EXTRACT TO READ:

* START *

What I learnt in Bulgaria this summer
1.
Penyo Penev, the manic depressive young poet of Stalinist Bulgaria, should now be remembered for his secret verse. Forget about his celebrations of factory routine and five year plans. His obscene verse is quintessentially Bulgarian and puts him up with Rabelais. Here is his terse summary of a Bulgarian survival strategy.
When the violets flower
And nothing is going your way
F**k everyone else’s mother
And make sure you are OK
F**ck everyone else’s mother
And stop yourself feeling blue
And if you are still feeling bothered
Go f**k your own mother too.
Anyone interested in a translation of his epic Kuncho Putkoderov can contact me direct via e-mail.(sozopol456@yahoo.com) Warning: this celebration of Balkan virility is extremely brutal if taken at a literal level. It also besmirches the names of illustrious class enemies like Churchill and Eisenhower.
2.

* END *

GIVEN DATA:
* START *

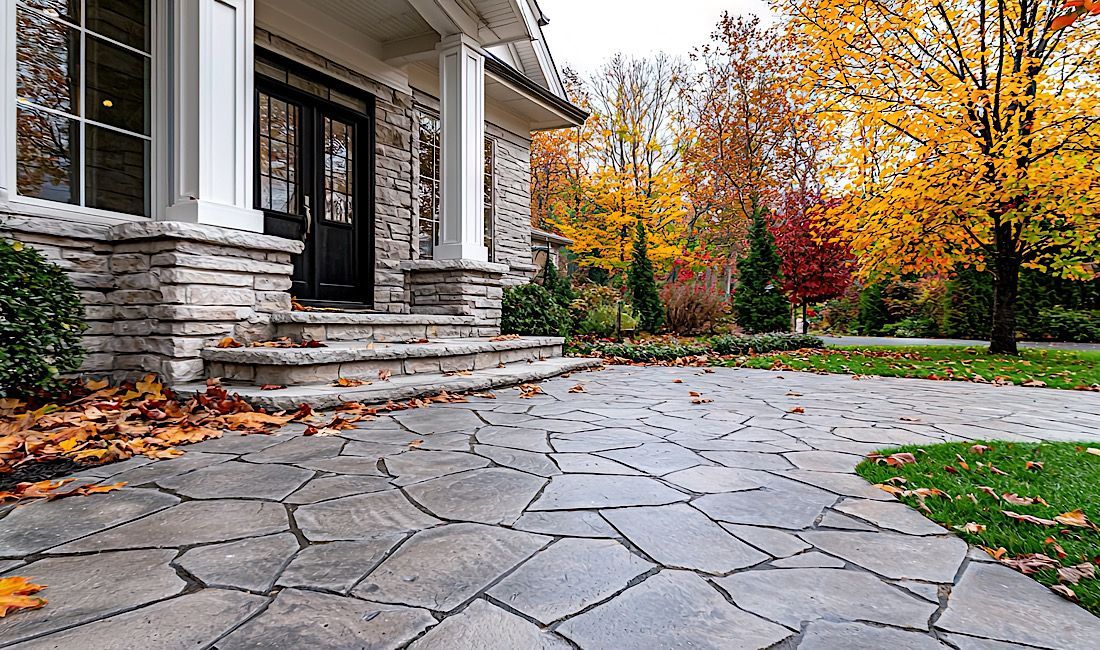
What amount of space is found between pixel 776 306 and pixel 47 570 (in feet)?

* END *

TASK STATEMENT: List every person named in the text about Penyo Penev, leaving out the title of his epic.

EXERCISE RESPONSE: Penyo Penev, Rabelais, Churchill, Eisenhower